__SHORT TASK__
Count the lines in the rows below that contain the string "image", treating uppercase and lowercase as different, and reply with the number alone.

__MATERIAL SUPPLIED__
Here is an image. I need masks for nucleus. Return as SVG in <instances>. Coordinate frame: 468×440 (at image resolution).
==
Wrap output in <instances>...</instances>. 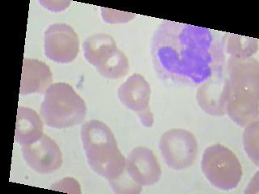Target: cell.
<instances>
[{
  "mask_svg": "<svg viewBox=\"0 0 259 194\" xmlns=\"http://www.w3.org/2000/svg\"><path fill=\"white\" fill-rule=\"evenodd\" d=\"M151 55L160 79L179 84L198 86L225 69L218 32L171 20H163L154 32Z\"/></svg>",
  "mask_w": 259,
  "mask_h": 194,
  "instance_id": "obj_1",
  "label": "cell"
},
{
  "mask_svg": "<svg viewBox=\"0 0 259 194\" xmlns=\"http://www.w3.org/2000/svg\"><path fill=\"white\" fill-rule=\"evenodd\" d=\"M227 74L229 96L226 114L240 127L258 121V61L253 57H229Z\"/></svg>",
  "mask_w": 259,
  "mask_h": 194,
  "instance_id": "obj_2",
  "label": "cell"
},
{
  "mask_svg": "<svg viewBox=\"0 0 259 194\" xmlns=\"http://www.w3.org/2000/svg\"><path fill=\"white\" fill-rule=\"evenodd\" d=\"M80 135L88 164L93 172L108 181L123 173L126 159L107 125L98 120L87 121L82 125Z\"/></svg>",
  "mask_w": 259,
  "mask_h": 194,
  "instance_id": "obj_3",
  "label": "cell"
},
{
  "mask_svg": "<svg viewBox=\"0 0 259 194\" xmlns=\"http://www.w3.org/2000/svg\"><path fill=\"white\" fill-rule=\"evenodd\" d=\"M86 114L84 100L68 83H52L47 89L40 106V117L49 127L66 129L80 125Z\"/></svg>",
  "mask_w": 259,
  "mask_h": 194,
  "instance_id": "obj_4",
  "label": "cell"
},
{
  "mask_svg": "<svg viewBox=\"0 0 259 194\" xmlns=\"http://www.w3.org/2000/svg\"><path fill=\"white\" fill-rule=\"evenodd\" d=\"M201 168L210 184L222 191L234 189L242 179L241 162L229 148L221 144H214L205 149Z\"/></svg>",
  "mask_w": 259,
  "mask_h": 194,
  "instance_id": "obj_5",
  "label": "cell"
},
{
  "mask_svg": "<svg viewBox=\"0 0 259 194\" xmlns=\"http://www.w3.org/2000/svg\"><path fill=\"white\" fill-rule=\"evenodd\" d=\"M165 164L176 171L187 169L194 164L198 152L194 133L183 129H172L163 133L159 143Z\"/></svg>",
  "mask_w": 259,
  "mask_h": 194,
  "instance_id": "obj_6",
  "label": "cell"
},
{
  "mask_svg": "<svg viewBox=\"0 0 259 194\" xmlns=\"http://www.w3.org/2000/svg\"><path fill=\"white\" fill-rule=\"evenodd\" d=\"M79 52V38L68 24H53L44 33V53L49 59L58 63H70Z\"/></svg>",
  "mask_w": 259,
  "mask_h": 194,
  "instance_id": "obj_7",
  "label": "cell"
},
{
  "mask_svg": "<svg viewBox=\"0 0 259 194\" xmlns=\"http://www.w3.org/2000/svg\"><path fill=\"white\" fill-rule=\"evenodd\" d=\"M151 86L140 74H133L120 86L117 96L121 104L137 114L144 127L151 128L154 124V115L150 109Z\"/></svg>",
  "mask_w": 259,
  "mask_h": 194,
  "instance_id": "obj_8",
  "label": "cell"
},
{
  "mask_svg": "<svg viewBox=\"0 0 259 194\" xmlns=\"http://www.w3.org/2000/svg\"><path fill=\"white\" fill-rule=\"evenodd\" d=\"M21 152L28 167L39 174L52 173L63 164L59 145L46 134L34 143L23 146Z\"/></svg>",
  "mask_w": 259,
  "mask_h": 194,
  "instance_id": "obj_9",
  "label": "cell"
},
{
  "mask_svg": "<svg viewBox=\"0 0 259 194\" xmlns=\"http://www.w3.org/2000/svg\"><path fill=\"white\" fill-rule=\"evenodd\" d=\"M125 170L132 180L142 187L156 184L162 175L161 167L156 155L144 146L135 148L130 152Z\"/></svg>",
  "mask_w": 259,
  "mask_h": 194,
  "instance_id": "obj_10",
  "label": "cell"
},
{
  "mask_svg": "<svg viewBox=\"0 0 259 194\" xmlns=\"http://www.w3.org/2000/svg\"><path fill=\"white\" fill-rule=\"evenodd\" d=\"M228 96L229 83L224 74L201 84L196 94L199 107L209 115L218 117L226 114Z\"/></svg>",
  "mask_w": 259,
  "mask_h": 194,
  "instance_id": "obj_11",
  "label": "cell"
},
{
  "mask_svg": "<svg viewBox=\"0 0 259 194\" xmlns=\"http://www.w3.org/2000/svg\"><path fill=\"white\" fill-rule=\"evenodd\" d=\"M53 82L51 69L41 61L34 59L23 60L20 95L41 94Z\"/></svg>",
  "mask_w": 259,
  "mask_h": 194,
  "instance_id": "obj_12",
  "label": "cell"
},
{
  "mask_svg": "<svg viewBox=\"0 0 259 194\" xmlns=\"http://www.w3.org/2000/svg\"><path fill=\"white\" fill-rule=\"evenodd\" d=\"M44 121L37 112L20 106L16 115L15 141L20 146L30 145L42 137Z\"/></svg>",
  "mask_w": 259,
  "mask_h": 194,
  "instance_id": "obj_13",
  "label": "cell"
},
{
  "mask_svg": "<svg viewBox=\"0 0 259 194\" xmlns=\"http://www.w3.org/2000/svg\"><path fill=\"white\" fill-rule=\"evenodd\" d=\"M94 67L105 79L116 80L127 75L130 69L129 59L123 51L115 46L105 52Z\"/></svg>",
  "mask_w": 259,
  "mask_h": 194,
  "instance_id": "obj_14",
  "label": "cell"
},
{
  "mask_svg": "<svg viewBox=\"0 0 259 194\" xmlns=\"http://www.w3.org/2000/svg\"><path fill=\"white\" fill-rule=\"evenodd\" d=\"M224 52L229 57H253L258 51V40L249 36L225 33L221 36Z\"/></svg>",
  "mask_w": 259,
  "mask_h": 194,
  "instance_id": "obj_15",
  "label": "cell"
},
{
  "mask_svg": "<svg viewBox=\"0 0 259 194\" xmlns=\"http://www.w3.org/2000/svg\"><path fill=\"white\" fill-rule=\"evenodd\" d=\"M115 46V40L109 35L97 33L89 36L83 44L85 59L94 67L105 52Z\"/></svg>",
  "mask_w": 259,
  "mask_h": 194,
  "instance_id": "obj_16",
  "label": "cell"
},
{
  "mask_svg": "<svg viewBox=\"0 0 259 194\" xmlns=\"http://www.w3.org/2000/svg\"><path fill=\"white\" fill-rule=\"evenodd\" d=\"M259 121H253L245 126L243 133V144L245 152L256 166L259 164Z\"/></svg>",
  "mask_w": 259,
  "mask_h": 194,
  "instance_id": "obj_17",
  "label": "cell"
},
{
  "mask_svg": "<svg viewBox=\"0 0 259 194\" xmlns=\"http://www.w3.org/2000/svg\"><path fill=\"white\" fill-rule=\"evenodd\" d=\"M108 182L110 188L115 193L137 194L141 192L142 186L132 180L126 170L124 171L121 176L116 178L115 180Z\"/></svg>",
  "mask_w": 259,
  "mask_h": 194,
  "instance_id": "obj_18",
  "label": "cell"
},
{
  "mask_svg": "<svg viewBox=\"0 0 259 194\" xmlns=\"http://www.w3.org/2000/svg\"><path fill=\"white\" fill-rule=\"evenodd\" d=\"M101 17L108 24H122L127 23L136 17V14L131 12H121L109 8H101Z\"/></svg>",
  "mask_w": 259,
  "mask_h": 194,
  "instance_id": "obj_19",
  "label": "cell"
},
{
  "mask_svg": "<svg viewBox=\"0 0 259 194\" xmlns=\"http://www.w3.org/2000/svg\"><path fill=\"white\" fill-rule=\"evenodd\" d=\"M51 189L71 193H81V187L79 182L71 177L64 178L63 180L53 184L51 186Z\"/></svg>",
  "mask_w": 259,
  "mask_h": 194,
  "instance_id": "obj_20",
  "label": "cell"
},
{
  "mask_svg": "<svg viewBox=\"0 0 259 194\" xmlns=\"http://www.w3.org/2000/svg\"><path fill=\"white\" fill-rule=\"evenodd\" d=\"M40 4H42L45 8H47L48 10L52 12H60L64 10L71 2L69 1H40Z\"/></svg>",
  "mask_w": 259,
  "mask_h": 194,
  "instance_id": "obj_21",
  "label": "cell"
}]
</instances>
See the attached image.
* * *
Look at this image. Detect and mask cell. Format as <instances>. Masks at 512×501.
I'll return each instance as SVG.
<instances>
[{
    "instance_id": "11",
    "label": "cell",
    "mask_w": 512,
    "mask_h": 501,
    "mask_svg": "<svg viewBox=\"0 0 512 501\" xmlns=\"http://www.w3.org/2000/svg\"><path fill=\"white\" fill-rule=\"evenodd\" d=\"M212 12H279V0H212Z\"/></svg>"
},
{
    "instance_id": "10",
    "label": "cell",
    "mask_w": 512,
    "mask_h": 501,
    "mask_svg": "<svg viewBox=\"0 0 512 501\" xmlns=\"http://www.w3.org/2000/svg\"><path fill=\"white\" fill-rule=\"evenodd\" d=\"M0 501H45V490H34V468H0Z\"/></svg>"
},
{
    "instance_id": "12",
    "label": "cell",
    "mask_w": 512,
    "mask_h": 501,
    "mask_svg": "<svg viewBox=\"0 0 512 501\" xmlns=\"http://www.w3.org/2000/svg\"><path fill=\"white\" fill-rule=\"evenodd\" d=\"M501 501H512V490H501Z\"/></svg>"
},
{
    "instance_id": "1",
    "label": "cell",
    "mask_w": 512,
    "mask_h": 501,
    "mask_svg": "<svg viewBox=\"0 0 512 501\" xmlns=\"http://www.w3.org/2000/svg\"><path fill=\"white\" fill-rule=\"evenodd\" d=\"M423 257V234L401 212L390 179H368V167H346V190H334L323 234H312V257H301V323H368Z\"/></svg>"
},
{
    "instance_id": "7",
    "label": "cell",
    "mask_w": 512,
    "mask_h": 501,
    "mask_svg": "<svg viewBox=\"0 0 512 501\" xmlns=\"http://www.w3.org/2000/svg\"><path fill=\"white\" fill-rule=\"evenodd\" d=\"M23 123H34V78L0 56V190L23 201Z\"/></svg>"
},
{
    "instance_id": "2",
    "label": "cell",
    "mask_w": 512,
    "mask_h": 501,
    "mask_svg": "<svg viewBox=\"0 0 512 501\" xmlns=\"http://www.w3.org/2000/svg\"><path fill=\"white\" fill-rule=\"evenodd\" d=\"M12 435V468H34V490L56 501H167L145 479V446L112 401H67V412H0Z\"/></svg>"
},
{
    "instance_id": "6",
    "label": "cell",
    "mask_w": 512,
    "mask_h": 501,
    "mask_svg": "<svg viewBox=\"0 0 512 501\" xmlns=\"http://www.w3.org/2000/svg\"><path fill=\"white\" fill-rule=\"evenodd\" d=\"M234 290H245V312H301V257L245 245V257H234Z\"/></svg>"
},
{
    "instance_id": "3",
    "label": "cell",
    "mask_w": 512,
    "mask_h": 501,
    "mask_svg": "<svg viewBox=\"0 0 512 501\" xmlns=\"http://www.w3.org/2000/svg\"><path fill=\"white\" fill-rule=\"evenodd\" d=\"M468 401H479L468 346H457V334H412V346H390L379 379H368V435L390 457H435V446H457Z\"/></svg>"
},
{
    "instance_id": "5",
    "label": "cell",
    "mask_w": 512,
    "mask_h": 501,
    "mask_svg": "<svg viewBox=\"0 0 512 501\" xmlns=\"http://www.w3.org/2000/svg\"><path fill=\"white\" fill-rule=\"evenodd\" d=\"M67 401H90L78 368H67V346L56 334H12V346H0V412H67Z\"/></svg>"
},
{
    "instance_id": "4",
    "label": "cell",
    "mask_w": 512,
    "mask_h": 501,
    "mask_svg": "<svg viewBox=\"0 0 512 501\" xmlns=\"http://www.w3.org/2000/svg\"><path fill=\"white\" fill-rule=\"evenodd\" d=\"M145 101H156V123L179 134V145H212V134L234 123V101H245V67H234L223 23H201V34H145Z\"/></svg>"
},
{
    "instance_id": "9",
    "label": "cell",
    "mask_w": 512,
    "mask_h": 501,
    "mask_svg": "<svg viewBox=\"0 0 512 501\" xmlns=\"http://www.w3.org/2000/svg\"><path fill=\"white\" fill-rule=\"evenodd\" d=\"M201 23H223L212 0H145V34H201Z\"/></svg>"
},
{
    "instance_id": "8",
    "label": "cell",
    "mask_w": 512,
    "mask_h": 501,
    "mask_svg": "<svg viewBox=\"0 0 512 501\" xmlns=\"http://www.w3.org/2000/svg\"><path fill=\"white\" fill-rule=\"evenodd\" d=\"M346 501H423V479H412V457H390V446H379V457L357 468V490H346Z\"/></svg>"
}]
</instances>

__TASK RESULT__
3